• EXERCISE DIRECTIONS: Each line that follows is to be retyped exactly.

--- Begin AVAILABLE DATA ---

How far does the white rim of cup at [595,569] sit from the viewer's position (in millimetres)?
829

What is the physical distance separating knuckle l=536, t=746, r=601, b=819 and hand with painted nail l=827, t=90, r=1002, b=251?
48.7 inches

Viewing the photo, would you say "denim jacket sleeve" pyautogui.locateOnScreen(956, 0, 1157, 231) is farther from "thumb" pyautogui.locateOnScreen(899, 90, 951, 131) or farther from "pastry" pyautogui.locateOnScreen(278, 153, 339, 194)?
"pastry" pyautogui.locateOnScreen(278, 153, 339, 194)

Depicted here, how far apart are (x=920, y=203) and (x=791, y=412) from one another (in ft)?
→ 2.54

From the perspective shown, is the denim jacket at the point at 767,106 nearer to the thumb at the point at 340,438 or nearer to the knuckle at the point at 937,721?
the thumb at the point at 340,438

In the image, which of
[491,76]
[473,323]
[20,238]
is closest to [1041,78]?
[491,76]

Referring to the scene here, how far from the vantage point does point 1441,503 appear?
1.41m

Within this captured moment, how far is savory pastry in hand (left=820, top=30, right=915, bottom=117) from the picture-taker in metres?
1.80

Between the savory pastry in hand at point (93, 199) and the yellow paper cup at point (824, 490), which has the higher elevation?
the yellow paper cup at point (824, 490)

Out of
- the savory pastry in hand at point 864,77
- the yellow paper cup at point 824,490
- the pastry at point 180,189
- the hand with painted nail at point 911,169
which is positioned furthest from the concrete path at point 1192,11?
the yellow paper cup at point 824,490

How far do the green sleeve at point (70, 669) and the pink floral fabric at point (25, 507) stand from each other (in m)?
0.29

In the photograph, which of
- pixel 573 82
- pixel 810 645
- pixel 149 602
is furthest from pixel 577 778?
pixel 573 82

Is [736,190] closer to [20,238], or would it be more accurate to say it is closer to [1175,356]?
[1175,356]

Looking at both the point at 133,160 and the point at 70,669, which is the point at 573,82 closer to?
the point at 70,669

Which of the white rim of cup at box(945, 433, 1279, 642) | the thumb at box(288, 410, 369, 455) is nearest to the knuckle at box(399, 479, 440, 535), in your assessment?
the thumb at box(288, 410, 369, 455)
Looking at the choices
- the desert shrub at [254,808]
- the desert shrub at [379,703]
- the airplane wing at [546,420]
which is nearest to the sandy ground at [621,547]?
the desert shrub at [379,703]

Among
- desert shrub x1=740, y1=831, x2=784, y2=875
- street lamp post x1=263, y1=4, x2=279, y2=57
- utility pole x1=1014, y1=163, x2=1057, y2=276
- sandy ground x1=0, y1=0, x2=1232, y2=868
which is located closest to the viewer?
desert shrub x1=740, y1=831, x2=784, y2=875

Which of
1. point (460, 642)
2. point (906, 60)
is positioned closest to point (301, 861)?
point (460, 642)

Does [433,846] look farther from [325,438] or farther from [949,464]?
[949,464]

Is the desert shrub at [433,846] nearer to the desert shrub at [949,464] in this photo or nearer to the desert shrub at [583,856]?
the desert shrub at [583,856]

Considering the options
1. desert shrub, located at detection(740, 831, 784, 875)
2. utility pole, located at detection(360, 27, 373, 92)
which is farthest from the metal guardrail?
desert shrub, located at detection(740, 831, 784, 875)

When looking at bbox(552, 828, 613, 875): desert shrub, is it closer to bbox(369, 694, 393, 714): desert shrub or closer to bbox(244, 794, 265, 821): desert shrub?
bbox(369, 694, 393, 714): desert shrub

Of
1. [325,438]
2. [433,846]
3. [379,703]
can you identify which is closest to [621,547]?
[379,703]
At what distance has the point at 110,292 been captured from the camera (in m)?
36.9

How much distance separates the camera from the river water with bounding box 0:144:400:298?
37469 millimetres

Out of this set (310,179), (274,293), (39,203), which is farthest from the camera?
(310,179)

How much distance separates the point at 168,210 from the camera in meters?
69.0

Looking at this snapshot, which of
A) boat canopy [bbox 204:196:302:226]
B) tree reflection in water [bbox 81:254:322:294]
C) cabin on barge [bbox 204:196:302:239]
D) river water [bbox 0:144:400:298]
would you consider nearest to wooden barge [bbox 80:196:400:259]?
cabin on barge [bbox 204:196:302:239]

--- End AVAILABLE DATA ---

• TASK RESPONSE:
How far does the white rim of cup at [595,569] sit from the viewer's position (in millimetres)?
829

What is the physical distance separating knuckle l=536, t=746, r=601, b=819 and hand with painted nail l=827, t=90, r=1002, b=251?
48.7 inches

Viewing the photo, would you say "denim jacket sleeve" pyautogui.locateOnScreen(956, 0, 1157, 231) is farther from "thumb" pyautogui.locateOnScreen(899, 90, 951, 131) or farther from "pastry" pyautogui.locateOnScreen(278, 153, 339, 194)?
"pastry" pyautogui.locateOnScreen(278, 153, 339, 194)

Depicted here, how far apart are (x=920, y=203) and (x=791, y=412) from one another (in ft)?
→ 2.54

From the perspective shown, is the denim jacket at the point at 767,106 nearer to the thumb at the point at 340,438 or nearer to the knuckle at the point at 937,721?
the thumb at the point at 340,438

In the image, which of
[491,76]
[473,323]
[20,238]
is closest to [1041,78]?
[491,76]

Referring to the scene here, how far from the vantage point does point 1441,503 appear?
1.41m

Within this captured moment, how far is savory pastry in hand (left=820, top=30, right=915, bottom=117) from the picture-taker in metres?
1.80

Between the savory pastry in hand at point (93, 199) and the yellow paper cup at point (824, 490), which has the higher elevation?
the yellow paper cup at point (824, 490)

Out of
- the savory pastry in hand at point 864,77
- the yellow paper cup at point 824,490
- the pastry at point 180,189
- the hand with painted nail at point 911,169
which is positioned furthest from the concrete path at point 1192,11?
the yellow paper cup at point 824,490

How far do the green sleeve at point (70, 669) and the pink floral fabric at point (25, 507) stand from each other (in m)?
0.29

In the photograph, which of
- pixel 573 82
- pixel 810 645
- pixel 149 602
is furthest from pixel 577 778?
pixel 573 82

Is [736,190] closer to [20,238], or would it be more accurate to say it is closer to [1175,356]?
[1175,356]

Looking at both the point at 133,160 and the point at 70,669, which is the point at 573,82 closer to?
the point at 70,669

Which of the white rim of cup at box(945, 433, 1279, 642) | the thumb at box(288, 410, 369, 455) is nearest to the knuckle at box(399, 479, 440, 535), in your assessment?
the thumb at box(288, 410, 369, 455)
Looking at the choices
- the desert shrub at [254,808]
- the desert shrub at [379,703]
- the airplane wing at [546,420]
which is nearest to the sandy ground at [621,547]?
the desert shrub at [379,703]

Among
- desert shrub x1=740, y1=831, x2=784, y2=875
- street lamp post x1=263, y1=4, x2=279, y2=57
- utility pole x1=1014, y1=163, x2=1057, y2=276
- sandy ground x1=0, y1=0, x2=1232, y2=868
which is located closest to the viewer?
desert shrub x1=740, y1=831, x2=784, y2=875

Which of
1. point (460, 642)
2. point (906, 60)
is positioned closest to point (301, 861)?
point (460, 642)

Does [433,846] look farther from [325,438] or farther from [949,464]?
[949,464]

Is the desert shrub at [433,846] nearer to the desert shrub at [949,464] in this photo or nearer to the desert shrub at [583,856]?
the desert shrub at [583,856]

Considering the options
1. desert shrub, located at detection(740, 831, 784, 875)
2. utility pole, located at detection(360, 27, 373, 92)
which is farthest from the metal guardrail?
desert shrub, located at detection(740, 831, 784, 875)

When looking at bbox(552, 828, 613, 875): desert shrub, is it closer to bbox(369, 694, 393, 714): desert shrub or closer to bbox(244, 794, 265, 821): desert shrub?
bbox(369, 694, 393, 714): desert shrub

Of
1. [325,438]
2. [433,846]
3. [379,703]
can you identify which is closest to [621,547]?
[379,703]
At what distance has the point at 110,292 been captured from the camera (in m)?
36.9

How much distance separates the camera from the river water with bounding box 0:144:400:298?
37469 millimetres

Out of this set (310,179), (274,293), (39,203), which is farthest from the camera?
(310,179)

How much distance separates the point at 168,210 from the camera in meters?
69.0

Looking at this snapshot, which of
A) boat canopy [bbox 204:196:302:226]
B) tree reflection in water [bbox 81:254:322:294]
C) cabin on barge [bbox 204:196:302:239]
D) river water [bbox 0:144:400:298]
would you consider nearest to wooden barge [bbox 80:196:400:259]?
cabin on barge [bbox 204:196:302:239]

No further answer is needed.